Continuing the current trend (EDIT: that Excelsior just broke, nvm), here's my attempt at a c. 2014/5 list:
-2017:
Barack Obama (Democratic)
2017-2021:
Hillary Clinton (Democratic)
'16 (with Julián Castro) def. Chris Christie (Republican)
2021-2025:
Lindsey Graham (Republican)
'20 (with Adam Laxalt) def. Hillary Clinton (Democratic), Rand Paul (Libertarian)
2025-2033:
Kyrsten Sinema (Democratic)
'24 (with Amanda Renteria) def. Lindsey Graham (Republican)
'28 (with Amanda Renteria) def. Dan Patrick (Republican)
2033-:
Amanda Renteria (Democratic)
'32 (with Coleman Young II) def. George P. Bush (Republican)
The Clinton administration was defined by its crises. Though the MERS outbreak technically began before her inauguration, it occupied much of her first year in office as she tried to backstop the insurance industry and establish a federal standard for infection control measures, the latter despite the opposition of a not insignificant wing of the Republican party. [1] Next there was the Second Korean War, won at great cost by NATO and the Republic of Korea, and the Baltic Crisis. The Republicans nominated Lindsey Graham, on the line that when the Third World War happened Hillary could not be trusted to manage it competently; anti-war members of both parties, meanwhile, flocked to the Libertarians, who nominated Rand Paul as their standard-bearer. Paul won Colorado and split the vote with Clinton everywhere else.
But when the war ended up being a damp squib, particularly after the 'Russian Spring' put billionaire Mikhail Khodorkovsky in office, the Graham administration seemed to founder. On domestic politics it was, certainly, not the Tea Party - the American people would never tolerate that. But it was all a bit square - slow to adapt to the new multiculturalism, while at the same time deeply dissatisfying to the shrinking but still massive evangelical contingent. Former Virginia Governor Dave Brat won only two states in the 2024 Republican primaries, but it was enough to prove that the right wing was growing dissatisfied with the Graham presidency.
Meanwhile, the Democrats were preparing to nominate their first woman President - and, for that matter, their first President from anywhere west of Texas. The two candidates of the Clinton wing of the party, Governor Amanda Rentería and Senator Tulsi Gabbard, split the vote, allowing the more radical Senator Kyrsten Sinema to win the eventual victory; Sinema duly picked Rentería as her running mate, and proceeded to finish the job of adapting the Democrats to the new world order. Her dovish, cosmopolitan sensibilities and thoroughgoing liberalism helped the party appeal to the newly dominant Generation X and Millennial contingent within the party, and to a country that for the first time was majority-minority. As in 2016, demographics really were destiny...

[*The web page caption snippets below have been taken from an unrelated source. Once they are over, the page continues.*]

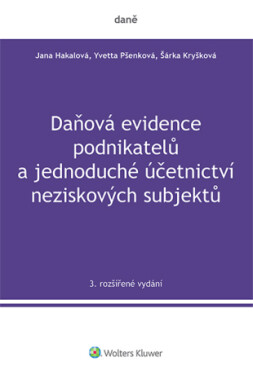 Daňová evidence podnikatelů a jednoduché účetnictví neziskových subjektů, 3. rozšířené vydání - Yvetta Pšenková, Jana Hakalová, Šárka Kryšková - e-kni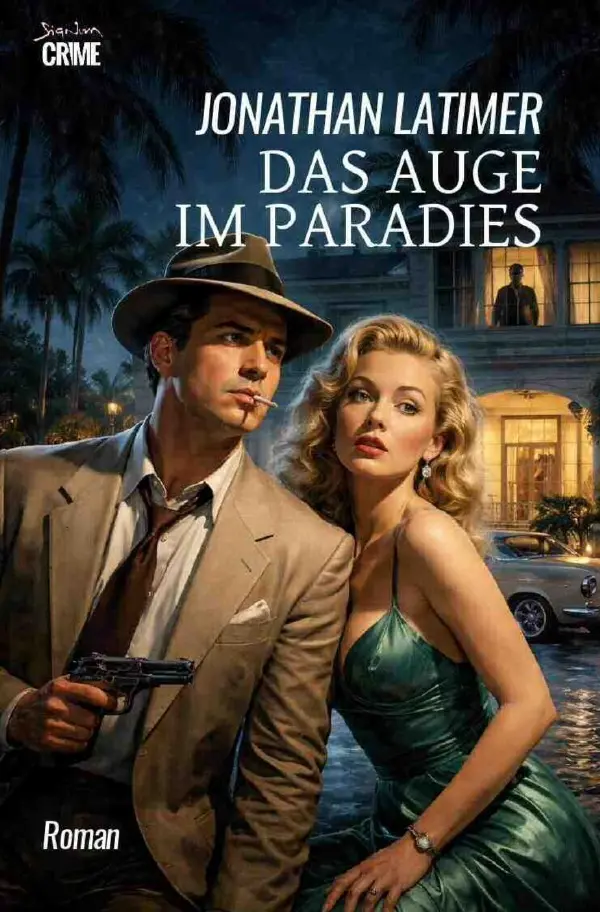 Cover: 9783565331703 | Das Auge im Paradies | Der Krimi-Klassiker!.DE | Jonathan Latimer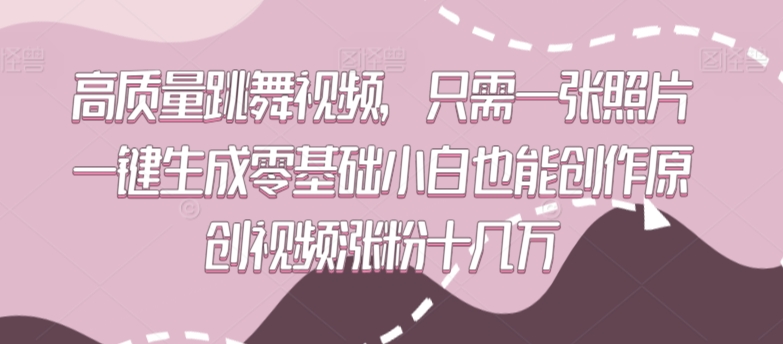 高质量跳舞视频，只需一张照片一键生成零基础小白也能创作原创视频涨粉十几万_80楼网创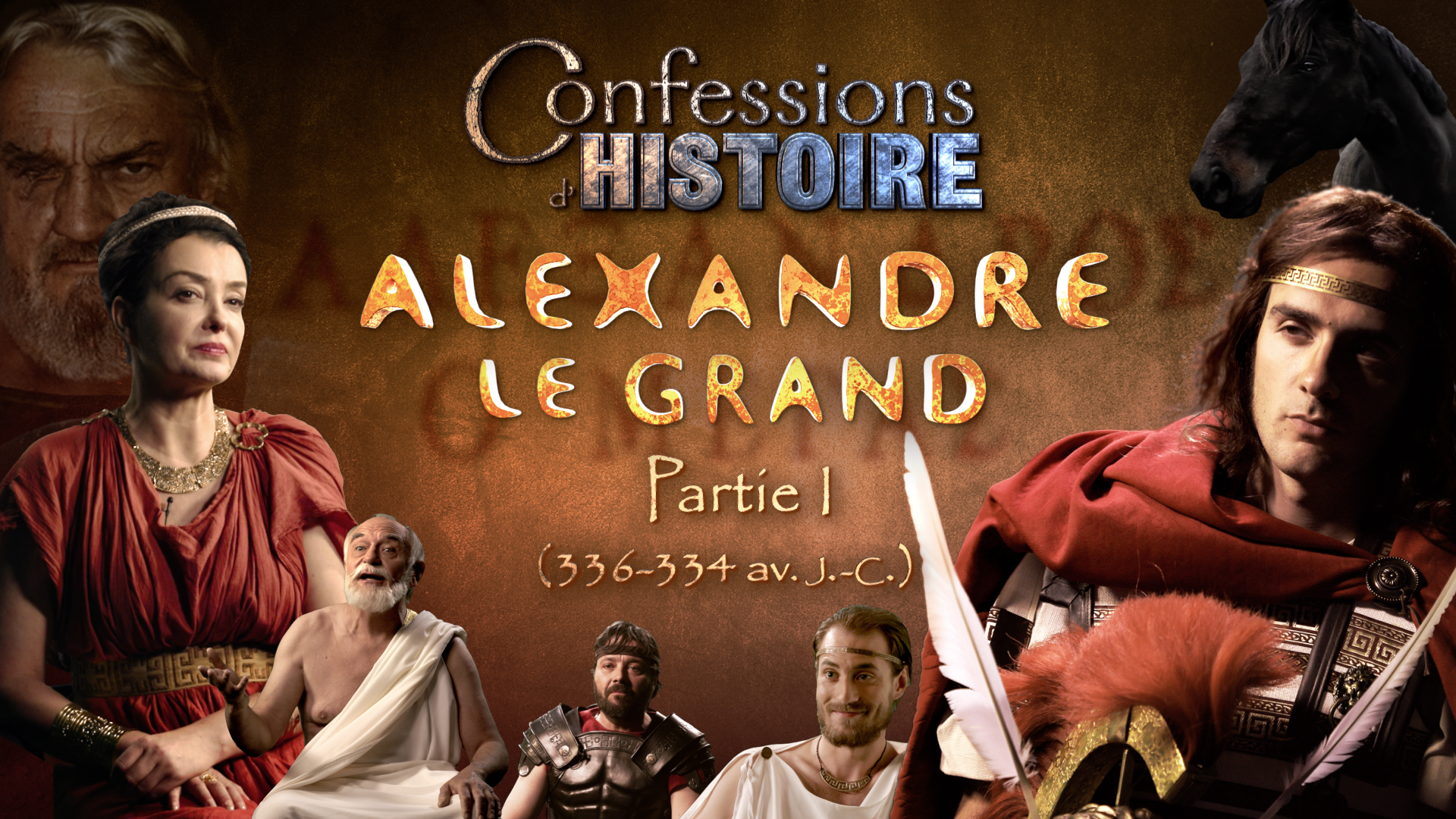 Vidéo Épisode Alexandre le Grand, partie 1 / 4 - Confessions d'Histoire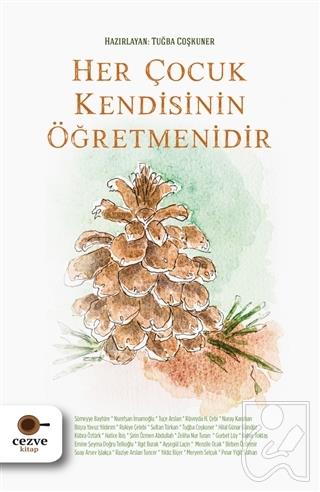 Her Çocuk Kendisinin Öğretmenidir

[1] Convergent? Maybe, but consider that the Ebola crisis was one of the biggest stories of 2014, and that the far-right had established their willingness to flout regulations as early as the Bundy standoff. I don't know that one would have been able to predict the sheer scale of the political divides over a pandemic, but I do think it would have been very easy to predict that a) a pandemic was going to happen b) states would get into pissing matches with the feds about it.